Entscheidungsstichwort (Thema)

Vorlage zur Vorabentscheidung. Asylpolitik. Gemeinsame Verfahren für die Zuerkennung und Aberkennung des internationalen Schutzes. Antrag auf internationalen Schutz. Unzulässigkeitsgründe. Nationale Regelung, nach der der Antrag unzulässig ist, wenn der Antragsteller aus einem Land, in dem er nicht der Verfolgung oder der Gefahr eines ernsthaften Schadens ausgesetzt ist, in dem betreffenden Mitgliedstaat eingetroffen ist oder dieses Land ausreichenden Schutz gewährt. Recht auf einen wirksamen Rechtsbehelf. Gerichtliche Kontrolle von Verwaltungsentscheidungen über die Unzulässigkeit von Anträgen auf internationalen Schutz.
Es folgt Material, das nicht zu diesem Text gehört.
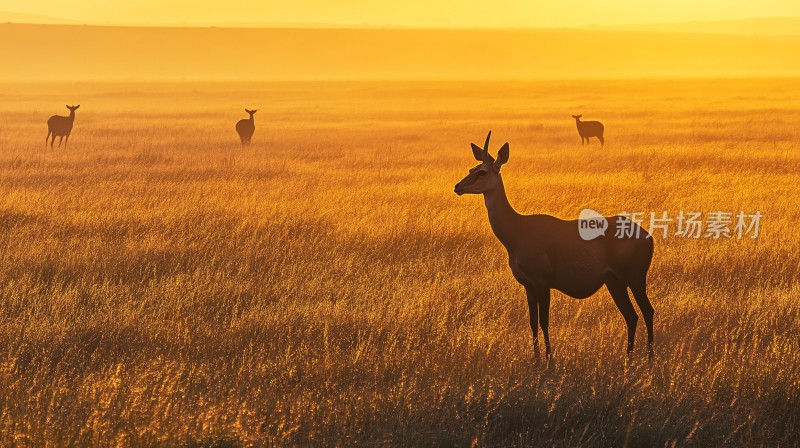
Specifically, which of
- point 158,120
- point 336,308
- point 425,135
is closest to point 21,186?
point 336,308

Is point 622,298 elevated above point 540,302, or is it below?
above

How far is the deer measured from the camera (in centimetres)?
684

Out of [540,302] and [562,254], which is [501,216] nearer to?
[562,254]

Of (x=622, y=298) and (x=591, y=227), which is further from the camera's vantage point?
(x=622, y=298)

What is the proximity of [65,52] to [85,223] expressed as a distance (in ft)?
639

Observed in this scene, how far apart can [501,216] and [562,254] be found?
20.6 inches

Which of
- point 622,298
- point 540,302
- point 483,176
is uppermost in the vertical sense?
point 483,176

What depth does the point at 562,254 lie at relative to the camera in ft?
22.5

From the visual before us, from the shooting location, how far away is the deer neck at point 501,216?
23.1ft

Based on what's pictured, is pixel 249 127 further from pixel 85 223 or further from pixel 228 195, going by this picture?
pixel 85 223

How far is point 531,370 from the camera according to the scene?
7.07m

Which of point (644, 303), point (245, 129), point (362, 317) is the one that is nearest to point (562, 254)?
point (644, 303)

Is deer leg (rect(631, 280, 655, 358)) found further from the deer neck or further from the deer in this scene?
the deer neck

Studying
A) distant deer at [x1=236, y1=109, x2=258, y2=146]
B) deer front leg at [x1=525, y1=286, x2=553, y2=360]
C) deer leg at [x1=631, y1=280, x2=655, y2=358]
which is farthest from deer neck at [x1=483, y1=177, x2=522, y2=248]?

Frist von acht Tagen für die Entscheidung

 

Normenkette

Richtlinie 2013/32/EU Art. 33 Abs. 2, Art. 46; Charta der Grundrechte der Europäischen Union Art. 47

 

Beteiligte

Bevándorlási és Menekültügyi Hivatal

LH

Bevándorlási és Menekültügyi Hivatal

 

Tenor

1. Art. 33 der Richtlinie 2013/32/EU des Europäischen Parlaments und des Rates vom 26. Juni 2013 zu gemeinsamen Verfahren für die Zuerkennung und Aberkennung des internationalen Schutzes ist dahin auszulegen, dass er einer nationalen Regelung entgegensteht, nach der ein Antrag auf internationalen Schutz als unzulässig abgelehnt werden kann, weil der Antragsteller über einen Staat in das Hoheitsgebiet des betreffenden Mitgliedstaats eingereist ist, in dem er keiner Verfolgung oder Gefahr eines ernsthaften Schadens ausgesetzt ist oder in dem ein angemessenes Schutzniveau gewährleistet ist.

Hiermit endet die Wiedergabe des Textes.